How to use `scan_csv` with a file-like object in Polars
One small trick to handle memory-intensive CSVs
I have a case where a bunch of CSVs are stored together in a zip file and I want to convert those CSVs into a parquet file. I’m using polars because it has an awesome ability to lazily read CSVs and then efficiently sink to parquet. It’s actually kind of magical.

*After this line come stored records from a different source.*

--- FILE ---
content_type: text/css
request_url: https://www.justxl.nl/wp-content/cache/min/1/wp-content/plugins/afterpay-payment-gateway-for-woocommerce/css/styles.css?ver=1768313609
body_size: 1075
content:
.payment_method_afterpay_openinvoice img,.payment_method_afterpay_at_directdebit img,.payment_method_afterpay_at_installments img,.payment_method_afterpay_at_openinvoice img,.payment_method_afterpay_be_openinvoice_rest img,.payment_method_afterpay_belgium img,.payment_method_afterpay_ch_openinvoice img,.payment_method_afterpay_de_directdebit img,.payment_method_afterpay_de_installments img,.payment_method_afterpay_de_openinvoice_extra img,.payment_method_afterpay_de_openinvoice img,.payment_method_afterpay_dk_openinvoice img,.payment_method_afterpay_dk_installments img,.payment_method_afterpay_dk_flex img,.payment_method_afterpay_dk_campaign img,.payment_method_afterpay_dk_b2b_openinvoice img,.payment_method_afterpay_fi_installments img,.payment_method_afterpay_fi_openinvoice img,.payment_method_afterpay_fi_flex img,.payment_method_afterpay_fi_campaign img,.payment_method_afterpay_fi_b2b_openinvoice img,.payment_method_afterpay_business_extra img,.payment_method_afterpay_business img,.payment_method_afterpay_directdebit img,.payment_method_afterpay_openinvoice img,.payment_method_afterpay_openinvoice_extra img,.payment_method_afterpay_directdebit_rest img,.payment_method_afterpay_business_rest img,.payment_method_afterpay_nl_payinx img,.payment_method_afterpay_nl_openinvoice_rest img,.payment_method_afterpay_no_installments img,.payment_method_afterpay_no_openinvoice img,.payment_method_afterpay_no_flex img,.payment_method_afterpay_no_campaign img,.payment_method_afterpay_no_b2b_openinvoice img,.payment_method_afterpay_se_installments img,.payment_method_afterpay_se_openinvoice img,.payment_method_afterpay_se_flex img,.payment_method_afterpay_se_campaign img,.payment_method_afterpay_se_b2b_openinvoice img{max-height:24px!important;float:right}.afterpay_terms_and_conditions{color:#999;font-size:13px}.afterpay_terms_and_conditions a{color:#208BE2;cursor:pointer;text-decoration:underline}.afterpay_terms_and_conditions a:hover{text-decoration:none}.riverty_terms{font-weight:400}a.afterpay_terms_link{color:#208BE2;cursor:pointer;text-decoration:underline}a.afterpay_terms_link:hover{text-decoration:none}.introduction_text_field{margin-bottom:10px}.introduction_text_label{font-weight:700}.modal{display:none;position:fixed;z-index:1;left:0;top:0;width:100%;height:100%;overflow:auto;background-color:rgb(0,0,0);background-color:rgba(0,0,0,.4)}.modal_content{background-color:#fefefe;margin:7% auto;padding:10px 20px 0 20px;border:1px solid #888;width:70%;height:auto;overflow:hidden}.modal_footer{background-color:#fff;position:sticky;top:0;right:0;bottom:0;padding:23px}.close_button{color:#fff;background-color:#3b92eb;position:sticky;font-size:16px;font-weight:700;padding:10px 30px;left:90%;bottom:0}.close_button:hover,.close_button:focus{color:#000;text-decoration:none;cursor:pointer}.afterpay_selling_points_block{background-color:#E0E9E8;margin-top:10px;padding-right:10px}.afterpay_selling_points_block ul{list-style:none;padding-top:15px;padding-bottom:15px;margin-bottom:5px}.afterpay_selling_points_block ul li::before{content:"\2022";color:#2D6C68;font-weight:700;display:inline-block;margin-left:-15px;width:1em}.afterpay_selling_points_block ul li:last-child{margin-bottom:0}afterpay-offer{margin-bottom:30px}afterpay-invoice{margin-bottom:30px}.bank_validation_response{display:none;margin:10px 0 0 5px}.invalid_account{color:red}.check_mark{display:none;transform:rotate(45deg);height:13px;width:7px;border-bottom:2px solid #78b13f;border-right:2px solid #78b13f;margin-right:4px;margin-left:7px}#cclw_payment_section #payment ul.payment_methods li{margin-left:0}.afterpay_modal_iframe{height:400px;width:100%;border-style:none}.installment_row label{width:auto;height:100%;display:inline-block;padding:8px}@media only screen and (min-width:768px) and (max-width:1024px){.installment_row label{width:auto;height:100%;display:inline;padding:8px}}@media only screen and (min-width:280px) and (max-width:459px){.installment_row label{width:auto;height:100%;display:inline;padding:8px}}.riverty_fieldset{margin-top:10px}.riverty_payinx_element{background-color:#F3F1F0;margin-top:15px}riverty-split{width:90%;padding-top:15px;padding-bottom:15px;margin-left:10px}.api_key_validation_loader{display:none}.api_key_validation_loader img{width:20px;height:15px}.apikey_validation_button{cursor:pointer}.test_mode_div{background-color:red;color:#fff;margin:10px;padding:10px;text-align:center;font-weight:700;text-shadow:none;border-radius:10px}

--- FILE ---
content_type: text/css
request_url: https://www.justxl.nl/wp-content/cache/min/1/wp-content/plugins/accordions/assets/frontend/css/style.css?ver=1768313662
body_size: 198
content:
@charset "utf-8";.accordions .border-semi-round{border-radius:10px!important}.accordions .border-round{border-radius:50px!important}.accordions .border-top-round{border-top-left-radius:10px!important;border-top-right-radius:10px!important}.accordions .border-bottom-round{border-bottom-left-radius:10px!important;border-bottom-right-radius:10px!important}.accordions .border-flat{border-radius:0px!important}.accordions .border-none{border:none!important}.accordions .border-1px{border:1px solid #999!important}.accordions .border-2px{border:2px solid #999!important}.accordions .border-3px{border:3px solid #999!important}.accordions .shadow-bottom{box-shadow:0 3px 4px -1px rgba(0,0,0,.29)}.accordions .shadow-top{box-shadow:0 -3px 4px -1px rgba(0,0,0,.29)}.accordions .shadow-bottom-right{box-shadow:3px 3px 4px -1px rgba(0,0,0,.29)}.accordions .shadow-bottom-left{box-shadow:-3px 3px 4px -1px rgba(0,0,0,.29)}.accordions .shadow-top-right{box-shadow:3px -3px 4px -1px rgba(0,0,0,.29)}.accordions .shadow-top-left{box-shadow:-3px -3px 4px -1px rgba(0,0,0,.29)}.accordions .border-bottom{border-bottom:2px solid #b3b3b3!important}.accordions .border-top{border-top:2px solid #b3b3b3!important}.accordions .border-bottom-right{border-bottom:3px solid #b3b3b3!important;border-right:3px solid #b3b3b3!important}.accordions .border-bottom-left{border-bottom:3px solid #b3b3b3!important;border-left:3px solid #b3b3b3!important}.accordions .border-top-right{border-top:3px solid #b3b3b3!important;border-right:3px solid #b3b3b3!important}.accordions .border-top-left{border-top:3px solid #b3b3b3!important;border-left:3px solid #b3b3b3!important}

But, there’s a problem. Because the CSVs are in a zipfile, you hit a snag pretty quick. That’s because you can’t just pass the CSV file name to the scan_csv
function. The following code will not work!
import polars as pl
with zip_file.open("csv_in_zipfolder.csv") as csv_file:
pl.scan_csv(csv_file).sink_parquet("my_new_file.parquet")
That’s because csv_file
is actually a ZipExtFile
, and the scan_csv
function can’t accept that! According to the pola.rs API documentation, scan_csv
only accepts a path to a file. Unlike the read_csv
function, which accepts a path or a file-like objects, scan_csv
does not allow file-like objects.
This also means that attempting to download from a URL directly into scan_csv
won’t work either. Bummer, right?
But, there’s a hack if your csv file will fit in memory*: write it to a temporary named file and then pass that temporary named file to the scan_csv
function. Here’s how that looks:
import polars as pl
with zip_file.open("csv_in_zipfolder.csv") as csv_file:
# Create the temporary file
with tempfile.NamedTemporaryFile() as tf:
tf.write(fp.read()) # Write the csv file to the temporary file
tf.seek(0) # Start at the beginning of the temporary file
pl.scan_csv(tf.name).sink_parquet("my_new_file.parquet")
By saving the file-like object into the temporary file system as a temporary file, you can happily pass the path to that file to polars and scan to your heart’s content.
* Technically, you could even iterate over the lines of your CSV file if it doesn’t fit into memory at all.